▶ Dataset rows:
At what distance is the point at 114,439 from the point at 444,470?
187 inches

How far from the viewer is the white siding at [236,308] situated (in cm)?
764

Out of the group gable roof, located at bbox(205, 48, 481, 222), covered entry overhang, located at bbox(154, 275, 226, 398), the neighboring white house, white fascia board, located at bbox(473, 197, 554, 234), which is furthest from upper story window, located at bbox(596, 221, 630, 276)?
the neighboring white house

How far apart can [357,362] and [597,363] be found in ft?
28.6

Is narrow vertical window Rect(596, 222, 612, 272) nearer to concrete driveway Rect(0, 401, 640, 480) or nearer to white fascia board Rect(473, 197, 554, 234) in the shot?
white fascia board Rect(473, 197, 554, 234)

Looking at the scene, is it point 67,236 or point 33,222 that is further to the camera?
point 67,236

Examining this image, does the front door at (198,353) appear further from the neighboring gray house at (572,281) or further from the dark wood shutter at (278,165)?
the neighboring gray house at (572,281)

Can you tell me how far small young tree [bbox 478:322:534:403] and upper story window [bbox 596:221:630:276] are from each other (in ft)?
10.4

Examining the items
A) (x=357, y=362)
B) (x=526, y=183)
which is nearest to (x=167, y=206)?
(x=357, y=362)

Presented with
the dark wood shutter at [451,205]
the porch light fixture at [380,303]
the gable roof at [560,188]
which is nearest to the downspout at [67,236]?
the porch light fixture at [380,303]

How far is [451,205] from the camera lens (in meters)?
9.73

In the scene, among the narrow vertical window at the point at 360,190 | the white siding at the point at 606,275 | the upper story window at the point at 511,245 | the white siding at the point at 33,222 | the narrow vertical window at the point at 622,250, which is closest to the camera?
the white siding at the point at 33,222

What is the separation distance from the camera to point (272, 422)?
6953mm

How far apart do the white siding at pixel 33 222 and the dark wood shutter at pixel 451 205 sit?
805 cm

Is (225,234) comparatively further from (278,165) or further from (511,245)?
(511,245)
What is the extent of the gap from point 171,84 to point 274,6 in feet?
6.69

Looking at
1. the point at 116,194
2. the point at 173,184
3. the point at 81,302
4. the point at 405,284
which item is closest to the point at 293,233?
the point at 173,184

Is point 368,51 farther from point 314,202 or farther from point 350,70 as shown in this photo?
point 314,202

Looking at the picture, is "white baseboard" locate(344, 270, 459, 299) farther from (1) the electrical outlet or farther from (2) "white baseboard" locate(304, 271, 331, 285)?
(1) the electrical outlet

▶ Directions: Give the records, from the line containing "How far apart do" through the last line of the records, as a Markdown table with the columns Row and Text. Number each row, and leave out blank lines.

▶ Result of the exercise:
| Row | Text |
|---|---|
| 1 | How far apart do the white siding at pixel 33 222 and the dark wood shutter at pixel 451 205 sit? |
| 2 | 805 cm |
| 3 | Is (225,234) comparatively further from (278,165) or further from (511,245)? |
| 4 | (511,245) |
| 5 | What is the extent of the gap from point 171,84 to point 274,6 in feet? |
| 6 | 6.69 |
| 7 | Looking at |
| 8 | 1. the point at 116,194 |
| 9 | 2. the point at 173,184 |
| 10 | 3. the point at 81,302 |
| 11 | 4. the point at 405,284 |
| 12 | which item is closest to the point at 293,233? |
| 13 | the point at 173,184 |
| 14 | Is point 368,51 farther from point 314,202 or farther from point 350,70 as shown in this photo? |
| 15 | point 314,202 |
| 16 | Looking at the picture, is "white baseboard" locate(344, 270, 459, 299) farther from (1) the electrical outlet or farther from (2) "white baseboard" locate(304, 271, 331, 285)? |
| 17 | (1) the electrical outlet |